La loi interdit le travail des enfants de moins de 16 ans, soit l’âge de fin de scolarité obligatoire, et des inspecteurs du ministère des Affaires Sociales, de la Solidarité et des Tunisiens à l’étranger ont contrôlé les registres tenus par les employeurs pour s’assurer du respect de cette interdiction. Toutefois, il n’a été signalé aucun cas de sanctions infligées à des contrevenants. L’emploi d’enfants est aussi une réalité dans le secteur non structuré, où il est présenté comme une forme d’apprentissage, en particulier dans l’artisanat.
L’âge d’admission des enfants au travail léger dans les secteurs non industriel et agricole, en dehors des heures de classe, est fixé à 13 ans. Les travailleurs âgés de 14 à 18 ans doivent avoir douze heures de repos par jour, lesquelles doivent être comprises entre 22 heures et 6 heures. Dans les secteurs non agricoles, les enfants âgés de 14 à 16 ans ne peuvent pas travailler plus de deux heures par jour. La durée totale passée par les enfants à l’école et au travail ne peut pas dépasser sept heures par jour.

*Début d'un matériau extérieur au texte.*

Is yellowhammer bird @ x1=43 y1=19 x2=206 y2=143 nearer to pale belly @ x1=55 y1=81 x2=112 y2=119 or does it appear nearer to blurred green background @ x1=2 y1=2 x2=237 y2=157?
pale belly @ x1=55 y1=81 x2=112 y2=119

Pour autant, de jeunes enfants effectuent parfois des travaux agricoles ou travaillent comme vendeurs de rue en milieu urbain, essentiellement durant les vacances scolaires d’été.
e. Conditions de travail acceptables
Le Code du travail impose un salaire minimum garanti dans divers secteurs. En août, le gouvernement a porté le salaire minimum interprofessionnel garanti (SMIG) à 240 dinars (200 dollars) par mois pour une semaine de travail de 48 heures et à 208 dinars (173 dollars) celui d’une semaine de travail de 40 heures. Dans le secteur agricole, le salaire minimum garanti était de 7,84 dinars (6,53 dollars) pour les ouvriers agricoles spécialisés. Lorsqu’on lui ajoute l’indemnité de transport et les allocations familiales, le salaire minimum permet à un travailleur et à sa famille d’avoir un niveau de vie acceptable, mais qui couvre seulement les dépenses essentielles. Plus de 500 000 personnes travaillent dans le secteur non structuré, secteur auquel la législation du travail ne s’applique pas.
Les inspecteurs régionaux du travail veillent à l’application de la loi relative au salaire horaire. Ils contrôlent la plupart des entreprises environ une fois tous les deux ans. Le gouvernement a souvent du mal à faire respecter l’âge minimum d’admission à l’emploi, en particulier dans les secteurs non syndiqués de l’économie. Le Code du travail impose un régime uniforme de 48 heures de travail par semaine dans la plupart des secteurs et exige une période de repos de 24 heures par semaine.
Les emplois dangereux, par exemple dans l’industrie minière, le génie pétrolier et le bâtiment, font l’objet d’une réglementation spéciale, et le Ministère des Affaires sociales, de la Solidarité et des Tunisiens à l’étranger est responsable de l’application des normes relatives à la santé et à la sécurité sur le lieu de travail. Dans l’ensemble, les conditions et les normes de travail sont meilleures dans les entreprises à vocation exportatrice que dans celles qui produisent exclusivement pour le marché intérieur. Les salariés ont le droit de refuser de travailler dans des conditions dangereuses et ils peuvent porter plainte contre leur employeur qui prendrait des mesures de représailles à leur encontre pour avoir exercé ce droit.